To put it simply, this approach strives to define what it would cost to create another business just like the business you are selling. This approach isn’t perfect because it can be hard to value an intangible asset. This valuation method isn’t right for all businesses.
Income-Based
The income-based approach focuses on how much money the company produces for the owners. This value is estimated by looking at the net operating income of the business and dividing it by the capitalization rate. Often this approach is used for real estate properties, but it can work for other types of businesses as well.
This approach, like the asset-based approach, has its shortfalls. It doesn’t always look at the condition of the business. Instead, this method only looks at the cash flow into the business. It’s a great way to get a quick snapshot of the business’s worth, but it isn’t an all-encompassing look at the value of the company.
Market-Based
The third common valuation method is the market-based approach. This method investigates other business in the same or a similar industry that have been recently sold. The value of your business will be based on the average value of comparable businesses in the market. Of course, other factors of your business have to be considered in this approach. Adjustments are made to the value based on the size, quantity and quality of your business compared to other businesses.

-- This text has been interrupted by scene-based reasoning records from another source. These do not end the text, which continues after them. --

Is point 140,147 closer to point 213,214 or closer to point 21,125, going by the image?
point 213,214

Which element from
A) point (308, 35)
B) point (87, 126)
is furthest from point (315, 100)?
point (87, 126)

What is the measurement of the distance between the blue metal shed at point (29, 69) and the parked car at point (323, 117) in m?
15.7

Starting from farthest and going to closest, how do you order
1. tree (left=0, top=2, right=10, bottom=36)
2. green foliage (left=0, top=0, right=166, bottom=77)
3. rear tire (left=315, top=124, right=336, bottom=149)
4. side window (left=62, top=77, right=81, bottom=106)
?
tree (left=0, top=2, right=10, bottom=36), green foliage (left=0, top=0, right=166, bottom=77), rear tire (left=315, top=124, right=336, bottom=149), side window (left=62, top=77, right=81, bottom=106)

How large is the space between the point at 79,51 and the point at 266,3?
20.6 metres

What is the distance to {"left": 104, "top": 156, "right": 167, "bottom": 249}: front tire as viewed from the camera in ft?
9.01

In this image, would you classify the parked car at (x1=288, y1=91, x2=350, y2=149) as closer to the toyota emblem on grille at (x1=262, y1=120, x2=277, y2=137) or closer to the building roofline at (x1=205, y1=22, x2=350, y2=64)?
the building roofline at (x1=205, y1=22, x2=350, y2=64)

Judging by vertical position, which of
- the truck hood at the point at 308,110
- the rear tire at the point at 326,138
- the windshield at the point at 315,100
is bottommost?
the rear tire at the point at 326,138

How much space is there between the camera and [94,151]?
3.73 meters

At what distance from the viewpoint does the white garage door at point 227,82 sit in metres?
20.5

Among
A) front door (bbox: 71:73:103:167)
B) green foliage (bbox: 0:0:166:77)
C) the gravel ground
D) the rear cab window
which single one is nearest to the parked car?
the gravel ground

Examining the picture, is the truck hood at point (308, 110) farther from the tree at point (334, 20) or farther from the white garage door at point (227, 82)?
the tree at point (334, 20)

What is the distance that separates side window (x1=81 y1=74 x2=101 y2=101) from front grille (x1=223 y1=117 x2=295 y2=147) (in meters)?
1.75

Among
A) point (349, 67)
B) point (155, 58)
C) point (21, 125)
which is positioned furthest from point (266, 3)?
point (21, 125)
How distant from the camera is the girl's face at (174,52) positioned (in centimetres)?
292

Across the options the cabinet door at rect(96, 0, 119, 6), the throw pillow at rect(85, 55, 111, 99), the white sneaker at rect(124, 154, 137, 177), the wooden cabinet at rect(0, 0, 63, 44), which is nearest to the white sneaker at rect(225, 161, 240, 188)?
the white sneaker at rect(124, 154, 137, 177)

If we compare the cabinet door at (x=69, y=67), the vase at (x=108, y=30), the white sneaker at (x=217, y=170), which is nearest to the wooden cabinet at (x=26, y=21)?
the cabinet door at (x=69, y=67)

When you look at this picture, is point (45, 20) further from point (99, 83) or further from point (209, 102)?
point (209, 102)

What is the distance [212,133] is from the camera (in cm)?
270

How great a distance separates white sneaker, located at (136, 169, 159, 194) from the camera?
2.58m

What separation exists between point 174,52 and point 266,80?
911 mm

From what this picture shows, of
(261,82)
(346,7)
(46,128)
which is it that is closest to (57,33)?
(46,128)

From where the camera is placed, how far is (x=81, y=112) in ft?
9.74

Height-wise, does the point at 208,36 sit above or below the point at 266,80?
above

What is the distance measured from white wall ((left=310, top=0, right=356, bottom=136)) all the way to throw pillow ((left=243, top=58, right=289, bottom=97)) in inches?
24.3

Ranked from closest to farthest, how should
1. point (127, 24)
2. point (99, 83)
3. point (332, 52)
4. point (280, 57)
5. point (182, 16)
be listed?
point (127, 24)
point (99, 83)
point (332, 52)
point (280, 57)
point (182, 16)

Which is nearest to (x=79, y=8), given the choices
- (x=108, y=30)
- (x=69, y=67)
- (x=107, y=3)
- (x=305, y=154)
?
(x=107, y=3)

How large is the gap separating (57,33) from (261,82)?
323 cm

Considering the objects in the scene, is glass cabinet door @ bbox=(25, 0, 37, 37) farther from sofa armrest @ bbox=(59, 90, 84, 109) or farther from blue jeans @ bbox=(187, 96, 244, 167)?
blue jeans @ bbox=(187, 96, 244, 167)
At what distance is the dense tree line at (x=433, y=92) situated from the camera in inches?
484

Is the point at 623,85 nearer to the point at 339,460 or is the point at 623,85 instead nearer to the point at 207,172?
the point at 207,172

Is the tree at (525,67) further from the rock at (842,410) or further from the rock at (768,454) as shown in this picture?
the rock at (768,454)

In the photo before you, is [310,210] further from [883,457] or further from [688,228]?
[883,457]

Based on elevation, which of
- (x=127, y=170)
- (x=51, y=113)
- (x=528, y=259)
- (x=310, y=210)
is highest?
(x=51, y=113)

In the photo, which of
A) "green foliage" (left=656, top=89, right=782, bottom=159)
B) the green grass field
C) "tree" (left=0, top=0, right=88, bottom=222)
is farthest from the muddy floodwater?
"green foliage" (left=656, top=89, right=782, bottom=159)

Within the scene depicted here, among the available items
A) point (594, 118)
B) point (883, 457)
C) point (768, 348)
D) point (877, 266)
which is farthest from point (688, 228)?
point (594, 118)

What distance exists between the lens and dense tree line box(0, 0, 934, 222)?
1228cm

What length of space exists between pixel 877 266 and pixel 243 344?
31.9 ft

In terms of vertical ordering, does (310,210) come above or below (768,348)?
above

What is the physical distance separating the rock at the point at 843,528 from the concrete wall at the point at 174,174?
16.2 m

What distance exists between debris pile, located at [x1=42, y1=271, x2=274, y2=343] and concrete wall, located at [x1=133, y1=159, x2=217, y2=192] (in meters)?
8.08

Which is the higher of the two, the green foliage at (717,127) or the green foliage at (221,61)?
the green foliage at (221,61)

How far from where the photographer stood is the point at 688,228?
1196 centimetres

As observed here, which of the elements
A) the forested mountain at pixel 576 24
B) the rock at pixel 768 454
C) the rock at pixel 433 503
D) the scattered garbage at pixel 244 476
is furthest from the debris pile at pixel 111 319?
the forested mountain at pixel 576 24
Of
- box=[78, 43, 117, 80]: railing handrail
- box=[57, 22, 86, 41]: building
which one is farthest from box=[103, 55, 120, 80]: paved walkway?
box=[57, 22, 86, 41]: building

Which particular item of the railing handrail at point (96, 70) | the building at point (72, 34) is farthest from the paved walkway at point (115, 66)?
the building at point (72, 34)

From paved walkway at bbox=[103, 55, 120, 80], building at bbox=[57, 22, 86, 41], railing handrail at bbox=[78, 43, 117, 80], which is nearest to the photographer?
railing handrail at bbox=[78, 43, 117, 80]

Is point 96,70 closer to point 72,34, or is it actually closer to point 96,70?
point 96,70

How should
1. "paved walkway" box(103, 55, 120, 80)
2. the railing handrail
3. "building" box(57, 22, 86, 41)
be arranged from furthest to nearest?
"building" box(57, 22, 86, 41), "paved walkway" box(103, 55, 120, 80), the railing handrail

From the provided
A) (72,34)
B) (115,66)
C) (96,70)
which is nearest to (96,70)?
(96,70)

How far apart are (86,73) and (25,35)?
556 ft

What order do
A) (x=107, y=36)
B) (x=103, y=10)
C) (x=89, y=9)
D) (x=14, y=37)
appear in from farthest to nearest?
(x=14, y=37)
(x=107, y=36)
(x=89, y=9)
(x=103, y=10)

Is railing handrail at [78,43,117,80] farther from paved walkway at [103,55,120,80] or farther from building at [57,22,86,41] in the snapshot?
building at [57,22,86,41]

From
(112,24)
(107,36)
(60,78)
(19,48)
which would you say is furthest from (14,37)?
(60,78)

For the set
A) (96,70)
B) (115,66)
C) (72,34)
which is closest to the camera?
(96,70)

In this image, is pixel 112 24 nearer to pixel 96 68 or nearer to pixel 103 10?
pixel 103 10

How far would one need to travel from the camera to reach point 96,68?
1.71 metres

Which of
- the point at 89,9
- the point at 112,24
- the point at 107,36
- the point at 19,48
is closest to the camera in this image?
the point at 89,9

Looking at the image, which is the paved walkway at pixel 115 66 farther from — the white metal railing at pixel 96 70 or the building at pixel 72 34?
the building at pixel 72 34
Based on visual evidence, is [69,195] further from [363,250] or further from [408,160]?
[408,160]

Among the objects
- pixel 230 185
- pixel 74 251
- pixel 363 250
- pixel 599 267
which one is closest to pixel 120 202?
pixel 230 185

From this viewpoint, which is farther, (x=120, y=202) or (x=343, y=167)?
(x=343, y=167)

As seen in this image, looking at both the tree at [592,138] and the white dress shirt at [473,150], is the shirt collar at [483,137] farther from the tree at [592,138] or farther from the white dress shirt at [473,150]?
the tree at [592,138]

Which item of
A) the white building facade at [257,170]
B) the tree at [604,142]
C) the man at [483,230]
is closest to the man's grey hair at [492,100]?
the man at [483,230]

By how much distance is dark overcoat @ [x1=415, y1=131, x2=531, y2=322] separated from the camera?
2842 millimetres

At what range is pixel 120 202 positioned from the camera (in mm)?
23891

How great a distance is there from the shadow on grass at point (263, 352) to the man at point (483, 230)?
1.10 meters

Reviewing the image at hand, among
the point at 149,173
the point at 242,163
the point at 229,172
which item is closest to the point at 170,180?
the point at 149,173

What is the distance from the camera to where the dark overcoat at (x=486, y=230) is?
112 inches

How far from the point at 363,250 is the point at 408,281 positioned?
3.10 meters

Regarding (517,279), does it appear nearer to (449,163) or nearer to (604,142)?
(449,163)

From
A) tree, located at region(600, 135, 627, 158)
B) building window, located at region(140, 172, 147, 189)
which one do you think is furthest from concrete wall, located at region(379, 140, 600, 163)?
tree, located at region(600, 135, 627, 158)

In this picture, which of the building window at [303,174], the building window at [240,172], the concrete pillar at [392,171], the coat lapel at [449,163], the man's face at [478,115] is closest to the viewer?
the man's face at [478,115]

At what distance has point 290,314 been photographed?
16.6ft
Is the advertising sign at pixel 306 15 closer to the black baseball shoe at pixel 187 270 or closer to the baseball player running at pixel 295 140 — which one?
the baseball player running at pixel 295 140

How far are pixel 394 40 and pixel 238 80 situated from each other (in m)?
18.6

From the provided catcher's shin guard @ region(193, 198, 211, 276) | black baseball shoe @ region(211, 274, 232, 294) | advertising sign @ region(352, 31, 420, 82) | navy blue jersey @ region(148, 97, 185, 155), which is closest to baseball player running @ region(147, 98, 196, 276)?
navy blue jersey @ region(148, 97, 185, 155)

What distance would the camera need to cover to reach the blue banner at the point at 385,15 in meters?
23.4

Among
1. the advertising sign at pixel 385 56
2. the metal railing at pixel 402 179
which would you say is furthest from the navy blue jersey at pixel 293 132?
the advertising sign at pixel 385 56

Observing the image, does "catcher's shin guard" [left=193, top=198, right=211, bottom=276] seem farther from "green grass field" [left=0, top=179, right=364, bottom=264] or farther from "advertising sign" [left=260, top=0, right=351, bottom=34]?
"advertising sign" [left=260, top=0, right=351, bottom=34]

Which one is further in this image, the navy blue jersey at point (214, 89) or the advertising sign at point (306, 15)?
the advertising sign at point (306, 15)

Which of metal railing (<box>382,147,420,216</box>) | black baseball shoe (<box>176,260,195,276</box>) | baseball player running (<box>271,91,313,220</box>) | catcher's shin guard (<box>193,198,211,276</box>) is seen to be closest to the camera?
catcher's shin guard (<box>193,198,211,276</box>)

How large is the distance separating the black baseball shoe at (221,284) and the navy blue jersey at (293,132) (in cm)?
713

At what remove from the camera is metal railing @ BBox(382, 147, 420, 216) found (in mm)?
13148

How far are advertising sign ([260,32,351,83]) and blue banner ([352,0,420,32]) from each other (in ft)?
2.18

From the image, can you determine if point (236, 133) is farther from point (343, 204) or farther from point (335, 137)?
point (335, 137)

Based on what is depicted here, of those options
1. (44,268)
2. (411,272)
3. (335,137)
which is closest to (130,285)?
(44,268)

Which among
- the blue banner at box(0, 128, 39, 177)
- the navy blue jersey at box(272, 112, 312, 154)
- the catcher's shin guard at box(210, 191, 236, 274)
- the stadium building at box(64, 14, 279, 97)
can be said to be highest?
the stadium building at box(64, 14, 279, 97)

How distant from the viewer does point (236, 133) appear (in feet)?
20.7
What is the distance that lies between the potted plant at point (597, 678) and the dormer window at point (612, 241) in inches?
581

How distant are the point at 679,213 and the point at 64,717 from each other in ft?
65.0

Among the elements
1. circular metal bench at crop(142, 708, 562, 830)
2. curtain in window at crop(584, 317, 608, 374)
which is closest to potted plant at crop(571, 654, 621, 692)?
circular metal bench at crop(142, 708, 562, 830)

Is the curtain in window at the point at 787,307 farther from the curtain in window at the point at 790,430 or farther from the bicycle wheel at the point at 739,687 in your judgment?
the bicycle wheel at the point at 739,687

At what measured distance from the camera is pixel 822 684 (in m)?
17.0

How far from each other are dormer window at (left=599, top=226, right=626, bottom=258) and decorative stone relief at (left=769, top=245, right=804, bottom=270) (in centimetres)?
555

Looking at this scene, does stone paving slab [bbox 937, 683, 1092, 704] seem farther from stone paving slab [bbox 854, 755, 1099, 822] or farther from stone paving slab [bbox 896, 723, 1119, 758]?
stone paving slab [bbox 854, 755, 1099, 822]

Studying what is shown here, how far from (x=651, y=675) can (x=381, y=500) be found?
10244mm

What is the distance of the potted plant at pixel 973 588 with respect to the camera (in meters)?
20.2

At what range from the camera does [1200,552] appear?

This approach is not perfect, either. Sometimes your company may be compared to a business that was sold recently at an unreasonably low price because the owner did not take the time to have it properly valuated. The market-based approach can be useful for some businesses.
Work With Professionals
When it comes down to it, none of these valuation approaches is completely perfect. It is hard to figure out the value of a business because there are so many different considerations to make. Not only are there assets you can see and touch, but there are also intangible assets that make your business worth more, but are hard to explain. When you are ready to sell your business, you have to get it valuated. If you work with a professional through this process, you will be able to get a better understanding of the worth of your company.
Work with a team of professionals to make sure you get the most accurate value of your business. Don’t sell your business for too little. Instead, use one of the above methods or a combination of the methods to properly value your business for sale.